> _Provided passage_:
:::::

She received several academic, corporate and private scholarships, lowering her tuition cost for freshman year to about $6,000. Nichols also obtained student loans.
Although she has not received as many scholarships this year, she now works for the college as a student ambassador and serves as a resident advisor in the dormitory, which gives her free room and board.
The reduced tuition program has helped College of Saint Mary make significant enrollment gains.
Reduced tuition is helping attract high-financial-need students – those who qualify for Pell grants or undocumented students who are ineligible for aid – a priority population for the college, given its mission, Kottich said. 
That segment increased by 26 percent, from 85 students for 2016-2017 to 107 for 2017-2018. “That kind of growth in one year is pretty telling,” she said. “We’re creating an awareness.”
The program also is helping boost overall enrollment, Kottich said. While trending upward in recent years, total CSM student population increased from 1,043 to 1,140 the first year of reduced tuition – a 9.3 percent jump. This year, enrollment is 1,149.
Like CSM, Avila also is hoping to draw more high-financial-need students through its tuition reduction.
Aligned with the mission of the Sisters of St. Joseph of Carondelet (the school’s founders) to “serve the dear neighbor,” one of Avila’s goals is to make a college education affordable for underprivileged and first-generation students, Parisse said. “That’s who we are.”

:::::

(Extracted data entries)
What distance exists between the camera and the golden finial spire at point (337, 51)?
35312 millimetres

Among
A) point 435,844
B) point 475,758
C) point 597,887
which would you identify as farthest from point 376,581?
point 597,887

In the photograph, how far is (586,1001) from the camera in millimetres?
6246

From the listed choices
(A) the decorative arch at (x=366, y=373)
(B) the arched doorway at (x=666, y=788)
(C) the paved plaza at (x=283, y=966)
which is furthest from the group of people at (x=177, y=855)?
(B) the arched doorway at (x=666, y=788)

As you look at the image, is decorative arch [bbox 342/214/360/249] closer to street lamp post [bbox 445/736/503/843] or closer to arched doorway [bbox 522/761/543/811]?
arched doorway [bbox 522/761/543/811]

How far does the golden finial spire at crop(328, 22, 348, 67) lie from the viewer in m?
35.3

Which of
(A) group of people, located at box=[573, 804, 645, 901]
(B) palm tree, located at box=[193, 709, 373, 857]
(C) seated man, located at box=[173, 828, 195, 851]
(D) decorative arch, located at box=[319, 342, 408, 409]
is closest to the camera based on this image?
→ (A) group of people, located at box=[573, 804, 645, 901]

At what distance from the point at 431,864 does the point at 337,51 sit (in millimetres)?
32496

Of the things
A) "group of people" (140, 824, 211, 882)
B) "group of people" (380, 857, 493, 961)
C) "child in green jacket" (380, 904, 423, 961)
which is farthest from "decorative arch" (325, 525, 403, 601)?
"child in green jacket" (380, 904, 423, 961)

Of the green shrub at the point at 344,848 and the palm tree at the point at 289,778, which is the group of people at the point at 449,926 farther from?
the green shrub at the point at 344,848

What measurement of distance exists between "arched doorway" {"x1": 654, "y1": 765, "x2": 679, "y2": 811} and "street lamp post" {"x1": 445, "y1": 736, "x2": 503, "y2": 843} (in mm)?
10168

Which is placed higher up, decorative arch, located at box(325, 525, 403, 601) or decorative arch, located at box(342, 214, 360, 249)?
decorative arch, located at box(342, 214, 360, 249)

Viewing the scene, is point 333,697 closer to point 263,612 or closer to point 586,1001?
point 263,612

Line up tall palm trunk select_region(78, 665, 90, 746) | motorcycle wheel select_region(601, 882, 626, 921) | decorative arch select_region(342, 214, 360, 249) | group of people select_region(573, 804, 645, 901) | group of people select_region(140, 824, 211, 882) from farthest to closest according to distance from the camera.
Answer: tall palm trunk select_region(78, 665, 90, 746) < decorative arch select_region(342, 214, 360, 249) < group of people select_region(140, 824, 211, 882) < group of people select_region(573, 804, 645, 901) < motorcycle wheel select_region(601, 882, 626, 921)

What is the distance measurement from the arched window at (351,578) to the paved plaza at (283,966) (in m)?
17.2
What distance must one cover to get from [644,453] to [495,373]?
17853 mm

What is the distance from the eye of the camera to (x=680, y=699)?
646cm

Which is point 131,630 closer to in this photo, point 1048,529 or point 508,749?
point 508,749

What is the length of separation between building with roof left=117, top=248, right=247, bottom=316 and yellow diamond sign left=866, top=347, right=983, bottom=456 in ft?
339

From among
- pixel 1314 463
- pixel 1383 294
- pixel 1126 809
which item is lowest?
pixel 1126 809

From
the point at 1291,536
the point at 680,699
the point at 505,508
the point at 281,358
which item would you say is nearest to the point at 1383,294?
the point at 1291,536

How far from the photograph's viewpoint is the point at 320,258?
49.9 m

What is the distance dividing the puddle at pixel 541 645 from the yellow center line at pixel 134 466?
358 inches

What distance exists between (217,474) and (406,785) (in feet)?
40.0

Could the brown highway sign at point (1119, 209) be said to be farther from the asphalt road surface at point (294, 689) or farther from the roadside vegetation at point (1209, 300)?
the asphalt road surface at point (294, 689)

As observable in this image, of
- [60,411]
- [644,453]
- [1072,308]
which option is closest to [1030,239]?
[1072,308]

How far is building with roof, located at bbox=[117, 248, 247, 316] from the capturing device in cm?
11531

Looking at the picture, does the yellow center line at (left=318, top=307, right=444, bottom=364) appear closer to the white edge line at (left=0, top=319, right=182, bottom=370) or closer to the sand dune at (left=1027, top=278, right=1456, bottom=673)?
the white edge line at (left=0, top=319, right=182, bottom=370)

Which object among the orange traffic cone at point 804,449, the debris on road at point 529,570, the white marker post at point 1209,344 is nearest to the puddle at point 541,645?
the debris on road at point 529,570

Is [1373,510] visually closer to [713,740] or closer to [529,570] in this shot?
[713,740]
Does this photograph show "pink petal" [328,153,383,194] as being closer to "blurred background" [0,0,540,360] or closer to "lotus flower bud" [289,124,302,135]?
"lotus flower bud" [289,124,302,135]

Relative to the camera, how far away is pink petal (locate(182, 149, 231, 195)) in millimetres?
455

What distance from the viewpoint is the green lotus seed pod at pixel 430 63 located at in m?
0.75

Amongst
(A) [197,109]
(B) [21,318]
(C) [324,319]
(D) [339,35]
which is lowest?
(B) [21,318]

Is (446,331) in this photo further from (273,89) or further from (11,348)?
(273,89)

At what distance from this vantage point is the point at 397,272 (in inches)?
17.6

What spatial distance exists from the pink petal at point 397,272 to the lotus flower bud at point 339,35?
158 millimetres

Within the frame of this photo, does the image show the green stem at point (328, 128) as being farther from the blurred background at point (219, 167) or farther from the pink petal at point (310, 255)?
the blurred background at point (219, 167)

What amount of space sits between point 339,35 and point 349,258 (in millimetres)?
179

:::::

> _The task_:
Please condense the paragraph in the reduced-tuition passage that begins "The program also is helping boost overall enrollment" into a short bulleted list that keeps its key figures.

> _Result_:
- Kottich said reduced tuition is helping raise CSM's overall enrollment.
- Enrollment had already been trending upward in recent years.
- In the first year of reduced tuition, total students rose from 1,043 to 1,140, a 9.3 percent jump.
- Enrollment this year is 1,149.